Sermon for the Ninth Sunday after Trinity
“Brethren, I would not that ye should be ignorant”
Ignorant about what? Ignorant about what belongs to the nature of our identity in Christ. But, we are, I am afraid, only too ignorant. And because of our ignorance we are easily “overthrown in the wilderness” of our lives, both individually and corporately. The good news is that even the things of our ignorance can be used to bring us to understanding, to the understanding of the good and to the doing of all “such things as be rightful”, as the Collect puts it.
In the witness of the Scriptures, we have the stories of the ignorance of our humanity written out for us to read just so that we will not be quite so ignorant. “These things”, Paul tells us in his to First Letter the Corinthians, a people remarkable for their willful ignorance, we might say, “were our examples”. And they still are “our examples”. What things? The things belonging to our identity in the body of Christ which we have ignored and denied. But in making such things known to us, we may learn “not to lust after evil things, as they also lusted”. He has in mind the stories of Israel’s wandering in the wilderness; in particular, the stories of disbelief and complaint on the part of Israel towards Moses and, more significantly, towards God.

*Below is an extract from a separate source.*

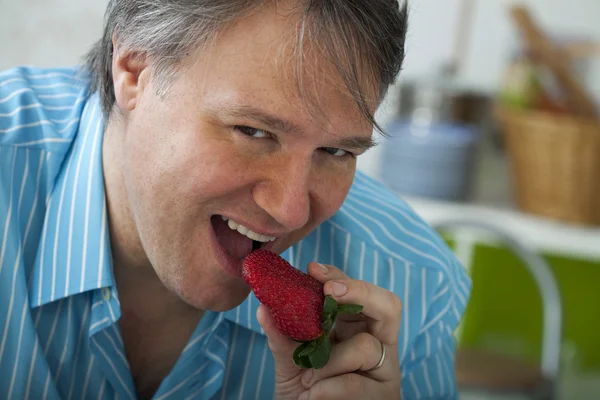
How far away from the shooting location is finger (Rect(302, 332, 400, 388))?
112cm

Paul is doing two things here. First, he is saying that these formative stories of the people of Israel are things from which we can learn. They are “our examples”. Secondly, he is saying something even more significant. He is saying that we are in these stories. The Old Testament stories actually belong to the story of our life in Christ. Paul sees in the wilderness journeys of the ancient people of Israel something which both anticipates and participates in the definitive journey of human redemption signaled and accomplished in the passion of Christ. He is providing an interpretative approach to the reading of the Scriptures.